* Dataset entries:
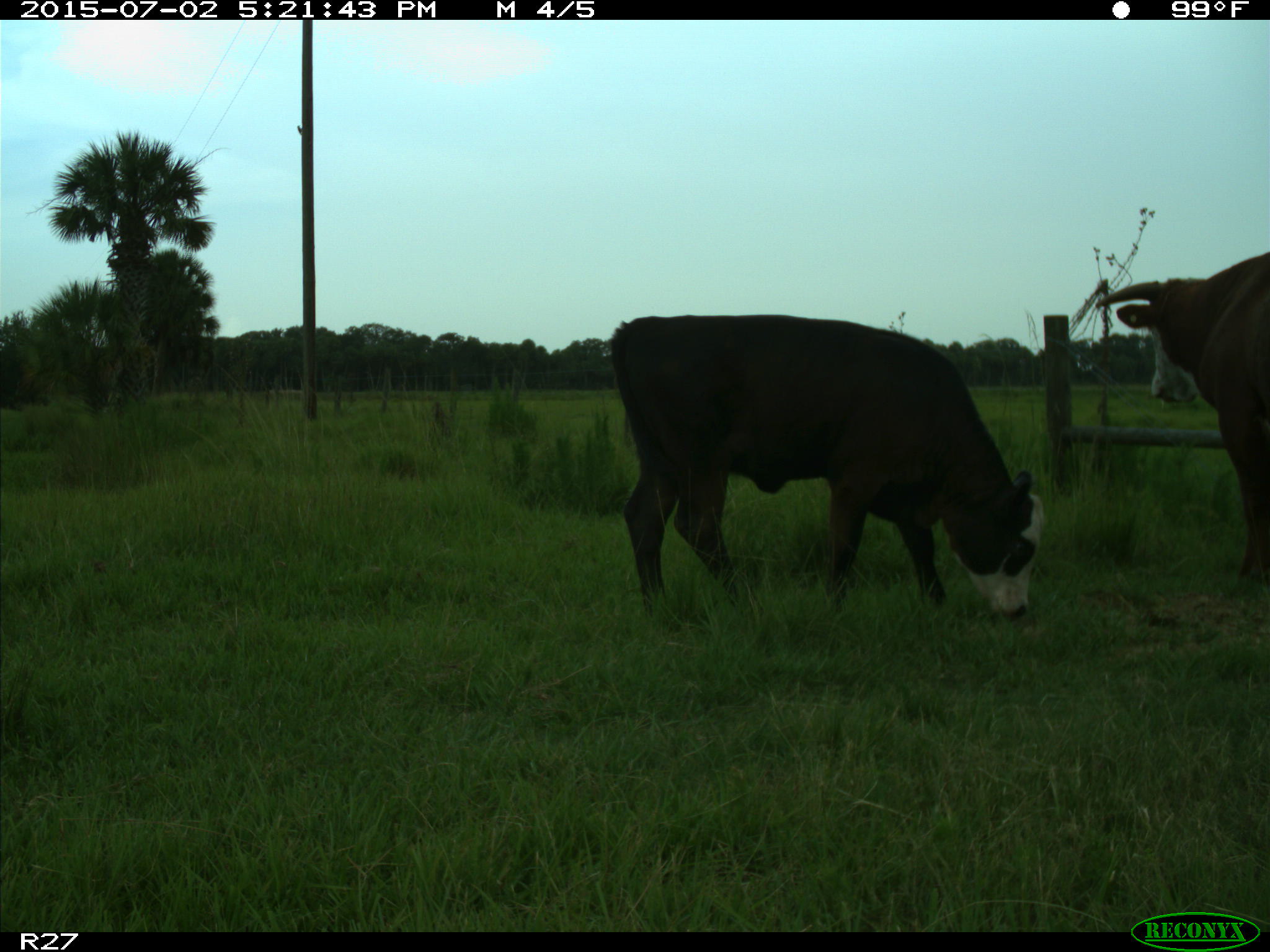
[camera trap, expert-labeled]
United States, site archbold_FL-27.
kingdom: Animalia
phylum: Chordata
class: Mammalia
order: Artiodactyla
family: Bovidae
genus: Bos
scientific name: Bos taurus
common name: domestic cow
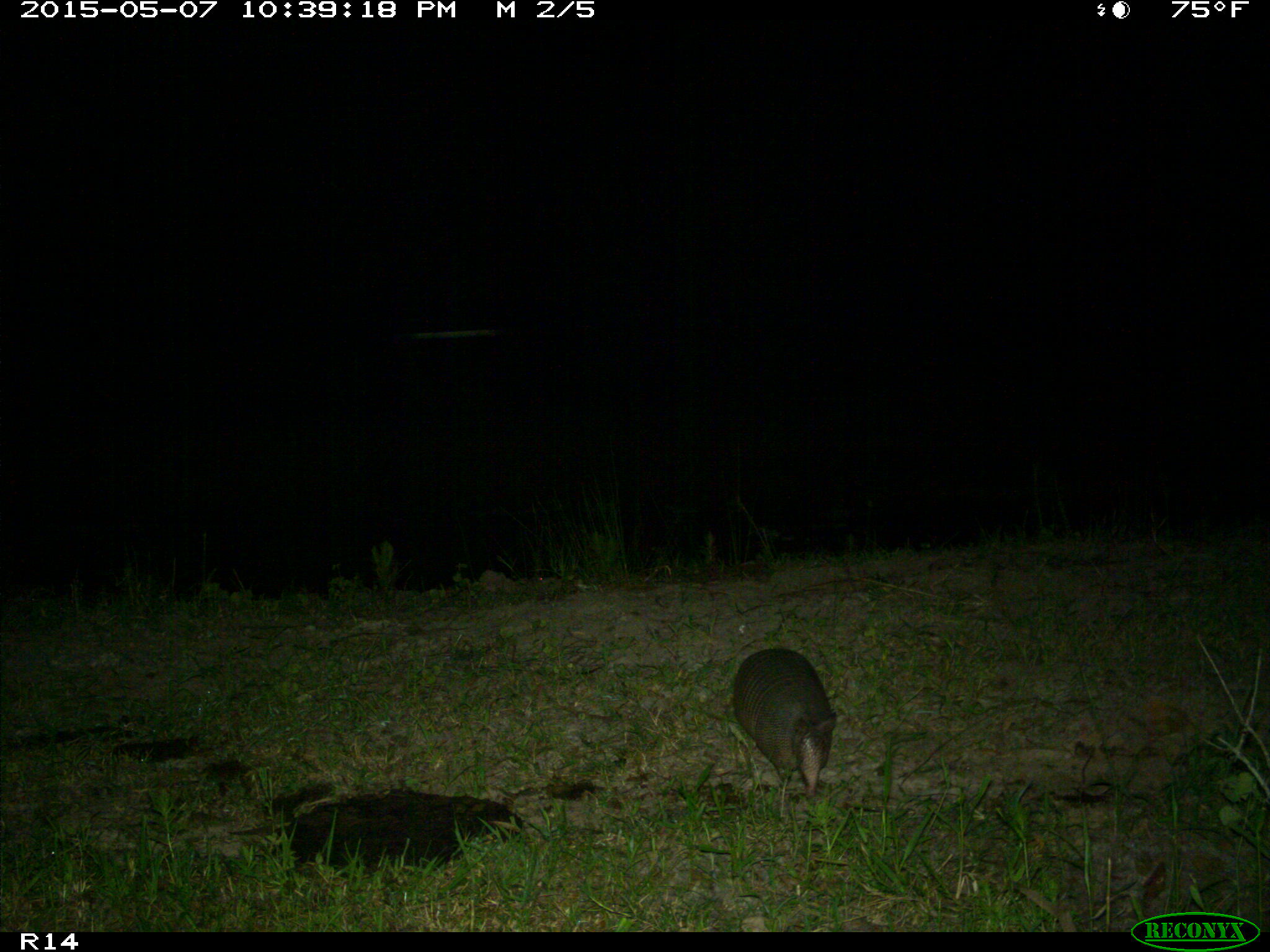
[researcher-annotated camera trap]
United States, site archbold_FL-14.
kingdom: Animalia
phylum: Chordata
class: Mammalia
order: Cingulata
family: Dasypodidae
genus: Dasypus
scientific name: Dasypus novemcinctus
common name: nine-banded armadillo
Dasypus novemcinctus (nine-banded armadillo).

---

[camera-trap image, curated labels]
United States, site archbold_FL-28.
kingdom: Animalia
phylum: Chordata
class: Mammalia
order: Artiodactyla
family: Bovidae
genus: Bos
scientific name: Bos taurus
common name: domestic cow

* Your objective: On how many lines of the data does the word "trap" appear? Reply with the number alone.

* Completed exercise: 3